Reputation: 2768
In MySQL I have 3 tables called "product", "product_group" and "product_category"
Products can be related to each other via the "product_group" table.
Products can appear in particular categories via the "product_category" table.
What I want to do is retrieve all products from a particular category, that either have a price, or contain one or more child products that have a price.
Here's an example of the tables:
product
=======
product_id price
1 10.00
2 20.00
3 0.00
4 40.00
5 50.00
6 0.00
7 0.00
8 0.00
9 0.00
10 0.00
11 1.99
product_group
=============
product_id child_product_id
6 1
6 2
7 3
7 4
8 9
product_category
================
category_id product_id
1 5
1 6
1 7
1 8
1 10
2 11
This means that products 1 and 2 are children of product 6. Products 3 and 4 are children of product 7. Product 9 is a child of product 8.
Products 5, 6, 7, 8 and 10 are in category 1.
What I want is a query to return all products in category 1 that either have a price, or contain one or more children that have a price. So I would expect to get products 5, 6, 7. Although products 8 and 10 are in category 1 I don't want these as they don't have a price, and they don't contain children that have a price.
I could post the query I have written so far using a combination of inner and left joins, but I fear that it's completely wrong.
Thank you for looking.
* Edit *
I discovered my original query did work, I'd got the data in two of my columns mixed up. Here is my original query below:
SELECT p.product_id
FROM product p
JOIN product_category c
ON c.product_id = p.product_id
AND c.category_id = 1
LEFT
JOIN product_group g
ON p.product_id = g.product_id
LEFT
JOIN product AS p2
ON p2.product_id = g.child_product_id
AND p2.price > 0
WHERE p.price > 0 OR p2.product_id IS NOT NULL
GROUP BY p.product_id
Upvotes: 1
Views: 2066
Reputation: 108410
I'd do it something like this:
SELECT p.product_id
FROM product p
JOIN product_category c
ON c.product_id = p.product_id
AND c.category_id = 1
LEFT
JOIN ( SELECT g.product_id
FROM product_group g
JOIN product h
ON h.product_id = g.child_product_id
AND h.price > 0.00
GROUP BY g.product_id
) r
ON r.product_id = p.product_id
WHERE p.price > 0
OR r.product_id IS NOT NULL
NOTES:
The JOIN to product_category gets us the restriction that the product has to be in category 1.
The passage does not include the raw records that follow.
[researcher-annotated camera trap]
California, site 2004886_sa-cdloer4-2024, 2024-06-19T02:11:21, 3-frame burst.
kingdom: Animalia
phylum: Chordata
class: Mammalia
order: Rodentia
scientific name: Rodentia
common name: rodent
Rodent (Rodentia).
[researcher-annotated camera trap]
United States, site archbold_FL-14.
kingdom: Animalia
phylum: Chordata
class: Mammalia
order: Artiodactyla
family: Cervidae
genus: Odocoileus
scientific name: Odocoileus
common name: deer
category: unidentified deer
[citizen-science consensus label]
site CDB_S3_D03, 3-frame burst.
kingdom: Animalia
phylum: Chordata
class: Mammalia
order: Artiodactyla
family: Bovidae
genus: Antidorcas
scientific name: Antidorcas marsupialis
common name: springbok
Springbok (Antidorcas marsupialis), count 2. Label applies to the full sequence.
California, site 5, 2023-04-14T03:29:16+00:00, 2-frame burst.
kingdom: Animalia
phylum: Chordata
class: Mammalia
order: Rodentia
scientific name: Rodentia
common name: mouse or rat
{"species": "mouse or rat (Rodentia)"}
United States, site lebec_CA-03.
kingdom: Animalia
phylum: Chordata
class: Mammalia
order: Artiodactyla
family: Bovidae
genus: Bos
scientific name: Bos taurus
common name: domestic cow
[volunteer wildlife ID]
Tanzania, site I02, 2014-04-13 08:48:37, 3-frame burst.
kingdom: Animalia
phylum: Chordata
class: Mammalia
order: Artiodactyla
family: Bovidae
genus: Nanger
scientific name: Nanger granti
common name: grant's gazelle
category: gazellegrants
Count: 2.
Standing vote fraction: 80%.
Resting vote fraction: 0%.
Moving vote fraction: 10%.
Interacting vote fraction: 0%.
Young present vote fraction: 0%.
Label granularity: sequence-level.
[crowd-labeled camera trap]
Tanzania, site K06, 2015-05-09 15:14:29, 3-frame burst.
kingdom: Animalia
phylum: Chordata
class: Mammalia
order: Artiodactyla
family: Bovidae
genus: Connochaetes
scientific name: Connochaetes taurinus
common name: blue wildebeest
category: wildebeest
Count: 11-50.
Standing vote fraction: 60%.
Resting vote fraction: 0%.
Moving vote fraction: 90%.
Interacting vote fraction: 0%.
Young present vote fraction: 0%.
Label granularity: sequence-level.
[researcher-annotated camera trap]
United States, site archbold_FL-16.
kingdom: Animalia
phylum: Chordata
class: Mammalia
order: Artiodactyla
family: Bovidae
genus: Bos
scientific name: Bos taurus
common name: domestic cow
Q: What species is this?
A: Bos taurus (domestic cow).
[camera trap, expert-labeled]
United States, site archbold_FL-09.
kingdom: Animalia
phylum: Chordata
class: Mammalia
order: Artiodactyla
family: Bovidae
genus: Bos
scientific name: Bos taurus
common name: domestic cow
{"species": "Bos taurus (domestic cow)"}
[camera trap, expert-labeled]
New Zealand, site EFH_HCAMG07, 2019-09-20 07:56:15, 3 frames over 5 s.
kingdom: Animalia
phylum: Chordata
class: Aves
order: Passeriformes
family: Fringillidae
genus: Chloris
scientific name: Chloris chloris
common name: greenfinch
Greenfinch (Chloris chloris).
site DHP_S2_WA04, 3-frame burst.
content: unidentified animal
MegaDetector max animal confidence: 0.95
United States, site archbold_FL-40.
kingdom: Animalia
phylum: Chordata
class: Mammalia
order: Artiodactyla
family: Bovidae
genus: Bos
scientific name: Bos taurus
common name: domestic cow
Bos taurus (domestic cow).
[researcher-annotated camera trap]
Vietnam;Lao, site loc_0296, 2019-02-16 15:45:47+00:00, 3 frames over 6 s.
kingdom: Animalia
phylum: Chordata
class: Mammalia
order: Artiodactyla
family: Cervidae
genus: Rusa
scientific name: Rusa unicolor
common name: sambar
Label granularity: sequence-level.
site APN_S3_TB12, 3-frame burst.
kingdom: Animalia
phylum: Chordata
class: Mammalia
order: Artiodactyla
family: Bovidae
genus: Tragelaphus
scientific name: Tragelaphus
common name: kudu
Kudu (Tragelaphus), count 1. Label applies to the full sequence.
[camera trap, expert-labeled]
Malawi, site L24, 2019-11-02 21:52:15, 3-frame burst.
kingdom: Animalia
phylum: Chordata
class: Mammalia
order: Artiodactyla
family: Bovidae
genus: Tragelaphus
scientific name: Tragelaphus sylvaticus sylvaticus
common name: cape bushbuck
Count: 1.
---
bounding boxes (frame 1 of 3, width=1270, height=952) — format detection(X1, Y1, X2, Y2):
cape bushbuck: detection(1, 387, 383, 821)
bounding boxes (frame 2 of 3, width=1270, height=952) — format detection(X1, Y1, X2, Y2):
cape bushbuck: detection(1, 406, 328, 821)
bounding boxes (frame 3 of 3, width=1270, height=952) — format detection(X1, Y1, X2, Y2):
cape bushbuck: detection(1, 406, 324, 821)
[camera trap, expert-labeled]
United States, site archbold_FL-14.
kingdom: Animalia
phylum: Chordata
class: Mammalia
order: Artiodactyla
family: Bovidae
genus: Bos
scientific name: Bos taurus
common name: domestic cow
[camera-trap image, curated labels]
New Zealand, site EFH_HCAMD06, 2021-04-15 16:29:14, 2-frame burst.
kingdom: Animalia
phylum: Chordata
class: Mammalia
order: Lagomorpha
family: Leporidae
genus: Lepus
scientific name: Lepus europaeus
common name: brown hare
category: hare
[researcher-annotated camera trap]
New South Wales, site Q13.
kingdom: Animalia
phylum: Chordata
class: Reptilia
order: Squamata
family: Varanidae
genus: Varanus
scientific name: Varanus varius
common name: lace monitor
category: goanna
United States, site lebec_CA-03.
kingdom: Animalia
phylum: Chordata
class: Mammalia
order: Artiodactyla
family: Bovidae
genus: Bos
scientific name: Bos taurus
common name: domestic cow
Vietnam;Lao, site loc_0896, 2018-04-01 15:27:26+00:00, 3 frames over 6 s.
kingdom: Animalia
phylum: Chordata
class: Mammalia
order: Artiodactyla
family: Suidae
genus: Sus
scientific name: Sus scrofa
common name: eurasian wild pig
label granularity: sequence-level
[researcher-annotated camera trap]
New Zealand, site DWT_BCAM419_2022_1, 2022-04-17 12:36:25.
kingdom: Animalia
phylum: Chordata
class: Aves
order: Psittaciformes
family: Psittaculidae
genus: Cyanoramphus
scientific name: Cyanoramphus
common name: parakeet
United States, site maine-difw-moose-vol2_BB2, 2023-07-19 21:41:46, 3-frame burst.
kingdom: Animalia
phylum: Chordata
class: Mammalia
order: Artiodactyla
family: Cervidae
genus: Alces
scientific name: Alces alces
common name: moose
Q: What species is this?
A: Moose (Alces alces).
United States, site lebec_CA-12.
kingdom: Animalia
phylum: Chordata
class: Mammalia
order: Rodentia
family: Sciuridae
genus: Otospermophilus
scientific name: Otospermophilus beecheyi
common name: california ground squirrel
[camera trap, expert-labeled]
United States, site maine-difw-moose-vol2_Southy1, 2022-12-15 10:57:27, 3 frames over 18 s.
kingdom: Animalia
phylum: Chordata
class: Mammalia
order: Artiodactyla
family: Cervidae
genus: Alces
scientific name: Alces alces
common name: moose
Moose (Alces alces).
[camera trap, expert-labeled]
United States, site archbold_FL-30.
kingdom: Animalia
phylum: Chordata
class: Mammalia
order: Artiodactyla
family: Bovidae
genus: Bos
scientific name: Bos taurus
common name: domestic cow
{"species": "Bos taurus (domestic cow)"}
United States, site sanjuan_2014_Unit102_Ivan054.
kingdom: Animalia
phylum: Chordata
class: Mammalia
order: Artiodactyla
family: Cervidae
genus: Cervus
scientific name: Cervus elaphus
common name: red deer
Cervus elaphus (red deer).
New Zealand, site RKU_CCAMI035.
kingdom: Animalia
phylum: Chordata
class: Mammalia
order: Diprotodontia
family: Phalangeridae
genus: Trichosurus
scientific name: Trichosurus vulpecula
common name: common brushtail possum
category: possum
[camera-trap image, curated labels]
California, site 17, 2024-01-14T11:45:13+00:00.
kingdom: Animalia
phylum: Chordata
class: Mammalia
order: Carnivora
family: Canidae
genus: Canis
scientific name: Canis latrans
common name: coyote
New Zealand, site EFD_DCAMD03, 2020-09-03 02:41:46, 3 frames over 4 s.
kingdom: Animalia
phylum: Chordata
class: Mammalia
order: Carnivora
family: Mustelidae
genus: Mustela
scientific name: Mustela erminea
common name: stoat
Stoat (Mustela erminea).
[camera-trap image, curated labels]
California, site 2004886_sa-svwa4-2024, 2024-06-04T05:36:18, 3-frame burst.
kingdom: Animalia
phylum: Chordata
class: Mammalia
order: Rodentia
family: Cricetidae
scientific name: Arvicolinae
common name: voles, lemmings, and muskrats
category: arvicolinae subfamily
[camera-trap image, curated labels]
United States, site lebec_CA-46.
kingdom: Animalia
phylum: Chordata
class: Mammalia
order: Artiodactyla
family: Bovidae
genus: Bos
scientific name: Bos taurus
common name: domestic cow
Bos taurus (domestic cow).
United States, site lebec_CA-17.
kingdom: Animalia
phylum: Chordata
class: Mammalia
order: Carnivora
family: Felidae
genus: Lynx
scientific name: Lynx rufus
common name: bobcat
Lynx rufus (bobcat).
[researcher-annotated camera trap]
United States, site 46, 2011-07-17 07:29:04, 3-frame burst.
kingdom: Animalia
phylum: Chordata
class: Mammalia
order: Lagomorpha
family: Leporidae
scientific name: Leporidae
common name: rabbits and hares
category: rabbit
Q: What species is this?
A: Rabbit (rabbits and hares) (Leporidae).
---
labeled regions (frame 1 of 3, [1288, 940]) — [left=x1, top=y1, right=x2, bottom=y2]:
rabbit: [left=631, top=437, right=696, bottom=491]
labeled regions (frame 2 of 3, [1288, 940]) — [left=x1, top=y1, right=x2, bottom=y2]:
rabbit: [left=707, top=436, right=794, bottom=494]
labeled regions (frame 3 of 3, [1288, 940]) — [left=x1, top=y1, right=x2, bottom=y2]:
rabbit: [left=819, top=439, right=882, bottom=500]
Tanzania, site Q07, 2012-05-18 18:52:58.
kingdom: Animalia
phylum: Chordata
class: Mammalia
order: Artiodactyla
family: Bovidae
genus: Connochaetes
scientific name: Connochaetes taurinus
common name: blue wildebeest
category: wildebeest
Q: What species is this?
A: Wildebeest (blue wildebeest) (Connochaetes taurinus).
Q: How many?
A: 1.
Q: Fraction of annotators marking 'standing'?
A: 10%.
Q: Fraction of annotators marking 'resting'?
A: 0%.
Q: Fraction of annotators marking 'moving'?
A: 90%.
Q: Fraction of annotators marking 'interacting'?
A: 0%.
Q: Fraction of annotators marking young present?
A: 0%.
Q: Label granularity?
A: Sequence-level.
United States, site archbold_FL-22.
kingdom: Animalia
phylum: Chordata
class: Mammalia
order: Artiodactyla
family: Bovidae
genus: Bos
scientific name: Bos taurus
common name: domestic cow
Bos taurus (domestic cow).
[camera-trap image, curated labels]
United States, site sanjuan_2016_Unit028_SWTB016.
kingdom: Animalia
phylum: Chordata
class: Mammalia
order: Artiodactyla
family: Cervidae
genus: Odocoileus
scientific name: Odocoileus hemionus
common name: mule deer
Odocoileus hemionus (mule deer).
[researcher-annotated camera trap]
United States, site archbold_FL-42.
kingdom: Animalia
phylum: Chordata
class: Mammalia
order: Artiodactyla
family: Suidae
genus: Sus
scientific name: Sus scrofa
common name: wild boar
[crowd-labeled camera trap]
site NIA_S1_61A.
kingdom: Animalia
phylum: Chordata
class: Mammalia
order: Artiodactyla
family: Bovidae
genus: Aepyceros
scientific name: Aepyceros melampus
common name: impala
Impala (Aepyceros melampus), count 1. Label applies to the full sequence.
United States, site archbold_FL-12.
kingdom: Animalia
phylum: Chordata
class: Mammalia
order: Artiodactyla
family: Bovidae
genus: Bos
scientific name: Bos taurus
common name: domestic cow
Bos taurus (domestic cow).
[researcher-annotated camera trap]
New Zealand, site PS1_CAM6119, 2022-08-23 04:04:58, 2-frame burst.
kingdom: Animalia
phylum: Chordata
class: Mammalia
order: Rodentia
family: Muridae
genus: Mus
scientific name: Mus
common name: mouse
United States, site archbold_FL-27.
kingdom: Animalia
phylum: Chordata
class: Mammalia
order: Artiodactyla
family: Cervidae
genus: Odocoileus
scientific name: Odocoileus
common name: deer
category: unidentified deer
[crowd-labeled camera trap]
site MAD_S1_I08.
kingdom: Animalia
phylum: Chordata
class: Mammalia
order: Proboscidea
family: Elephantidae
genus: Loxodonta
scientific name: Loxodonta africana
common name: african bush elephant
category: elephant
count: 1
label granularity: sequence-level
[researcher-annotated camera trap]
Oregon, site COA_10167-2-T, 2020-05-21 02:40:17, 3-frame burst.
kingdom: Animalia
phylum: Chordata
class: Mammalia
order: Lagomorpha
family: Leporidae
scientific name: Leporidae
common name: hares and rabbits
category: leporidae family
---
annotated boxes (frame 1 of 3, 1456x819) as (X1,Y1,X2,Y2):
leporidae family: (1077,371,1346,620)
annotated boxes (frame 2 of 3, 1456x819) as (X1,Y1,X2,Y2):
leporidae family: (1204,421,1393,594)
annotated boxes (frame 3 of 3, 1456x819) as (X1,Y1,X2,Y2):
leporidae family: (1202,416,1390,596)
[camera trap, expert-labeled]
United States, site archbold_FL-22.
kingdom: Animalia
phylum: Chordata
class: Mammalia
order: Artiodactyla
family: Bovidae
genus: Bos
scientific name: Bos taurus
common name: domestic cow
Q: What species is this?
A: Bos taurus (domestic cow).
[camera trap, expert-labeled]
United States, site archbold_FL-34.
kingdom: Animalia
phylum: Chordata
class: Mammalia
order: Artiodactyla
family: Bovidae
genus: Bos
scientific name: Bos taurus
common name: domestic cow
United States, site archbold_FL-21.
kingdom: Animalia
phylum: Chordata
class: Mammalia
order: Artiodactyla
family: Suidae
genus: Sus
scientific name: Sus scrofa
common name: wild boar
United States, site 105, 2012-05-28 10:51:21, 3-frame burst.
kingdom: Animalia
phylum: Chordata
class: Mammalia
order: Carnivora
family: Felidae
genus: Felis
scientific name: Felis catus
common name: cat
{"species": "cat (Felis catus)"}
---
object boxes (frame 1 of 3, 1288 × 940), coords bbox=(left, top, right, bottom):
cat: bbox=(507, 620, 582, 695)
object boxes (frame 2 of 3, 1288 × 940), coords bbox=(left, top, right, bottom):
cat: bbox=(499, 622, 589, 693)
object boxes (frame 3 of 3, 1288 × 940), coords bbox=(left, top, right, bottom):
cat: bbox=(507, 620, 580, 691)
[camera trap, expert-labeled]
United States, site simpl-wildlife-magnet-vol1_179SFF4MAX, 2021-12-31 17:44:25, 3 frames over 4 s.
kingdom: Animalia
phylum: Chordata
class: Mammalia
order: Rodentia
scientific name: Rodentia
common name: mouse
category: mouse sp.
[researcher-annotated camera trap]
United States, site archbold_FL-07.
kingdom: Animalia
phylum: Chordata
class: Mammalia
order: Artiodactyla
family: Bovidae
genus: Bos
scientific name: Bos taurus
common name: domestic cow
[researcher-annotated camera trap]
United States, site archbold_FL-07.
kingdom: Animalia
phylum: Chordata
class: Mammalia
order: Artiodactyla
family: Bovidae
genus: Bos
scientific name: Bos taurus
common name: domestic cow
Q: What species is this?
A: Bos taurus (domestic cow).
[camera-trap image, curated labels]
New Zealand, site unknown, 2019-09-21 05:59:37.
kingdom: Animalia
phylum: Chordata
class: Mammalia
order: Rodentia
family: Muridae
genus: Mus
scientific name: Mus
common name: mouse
The inline view (derived table aliased as r) gets us a list of "parent" product_id that have have child_product_id which have a price.
We make that an OUTER join so we still get all the rows in category 1, we're just doing a match.
In the WHERE clause, we're filtering out rows, and keeping only those product that have a price, or that had a matching row from the inline view.
This is just one way, there are there are several ways to get an equivalent resultset.
This assumes that product_id is unique in the product table.
This also assumes that the (category_id,product_id) tuple is unique in the product_category table, that is, there won't be duplicates, e.g. (1,5),(1,5). If that assumption isn't valid, then we probably want to add a GROUP BY p.product_id at the end of the query, to get a distinct list.
Also, this only looks at direct children; it doesn't look to see if a grandchild (a child of the child) have a price.